Exercise task:
Reproduce the material below, replacing every "green and white sign" with "green and white signboard" and keeping everything else unchanged. Leave the pictures out.

Dataset extract:
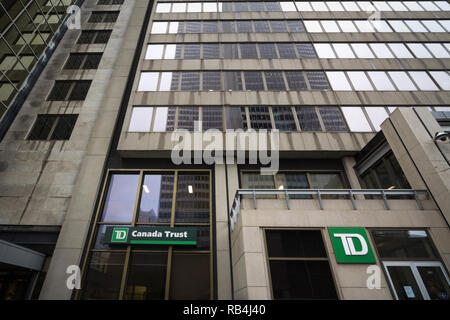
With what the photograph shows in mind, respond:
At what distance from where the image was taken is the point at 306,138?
1452 cm

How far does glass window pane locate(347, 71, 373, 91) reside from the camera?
16734 millimetres

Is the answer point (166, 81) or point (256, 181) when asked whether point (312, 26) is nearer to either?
point (166, 81)

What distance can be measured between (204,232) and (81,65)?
59.2 feet

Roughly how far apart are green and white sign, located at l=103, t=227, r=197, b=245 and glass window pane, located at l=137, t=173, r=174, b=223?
82 cm

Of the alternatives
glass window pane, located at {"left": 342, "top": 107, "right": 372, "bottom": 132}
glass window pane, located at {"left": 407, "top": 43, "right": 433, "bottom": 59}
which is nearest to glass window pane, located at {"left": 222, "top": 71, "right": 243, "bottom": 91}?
glass window pane, located at {"left": 342, "top": 107, "right": 372, "bottom": 132}

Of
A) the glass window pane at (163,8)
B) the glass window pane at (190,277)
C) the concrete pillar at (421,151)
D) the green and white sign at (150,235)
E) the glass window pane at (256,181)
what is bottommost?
the glass window pane at (190,277)

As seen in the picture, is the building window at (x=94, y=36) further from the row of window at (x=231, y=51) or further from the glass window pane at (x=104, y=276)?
the glass window pane at (x=104, y=276)

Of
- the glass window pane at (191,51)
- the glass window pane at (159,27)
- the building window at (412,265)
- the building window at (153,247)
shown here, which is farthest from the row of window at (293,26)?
the building window at (412,265)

Full output:
With what the photograph shows in mind, respond:
At what distance from where the image was taken is the point at 306,138?
1452 cm

How far does glass window pane locate(347, 71, 373, 91) reside from the camera?
16734 millimetres

Is the answer point (166, 81) or point (256, 181) when asked whether point (312, 26) is nearer to either?
point (166, 81)

What distance can be measured between (204,232) and (81,65)?
59.2 feet

Roughly how far apart are green and white signboard, located at l=103, t=227, r=197, b=245 and glass window pane, located at l=137, t=173, r=174, b=223?
82 cm

Of the alternatives
glass window pane, located at {"left": 342, "top": 107, "right": 372, "bottom": 132}
glass window pane, located at {"left": 407, "top": 43, "right": 433, "bottom": 59}
which is nearest to glass window pane, located at {"left": 222, "top": 71, "right": 243, "bottom": 91}?
glass window pane, located at {"left": 342, "top": 107, "right": 372, "bottom": 132}

Of
A) the glass window pane at (163,8)
B) the glass window pane at (190,277)
C) the concrete pillar at (421,151)
D) the green and white signboard at (150,235)
E) the glass window pane at (256,181)
what is bottommost?
the glass window pane at (190,277)

As seen in the picture, is the building window at (x=94, y=36) further from the row of window at (x=231, y=51) or further from the glass window pane at (x=104, y=276)?
the glass window pane at (x=104, y=276)

Of
- the glass window pane at (191,51)
- the glass window pane at (159,27)
- the building window at (412,265)
- the building window at (153,247)
shown here, which is farthest from the row of window at (293,26)?
the building window at (412,265)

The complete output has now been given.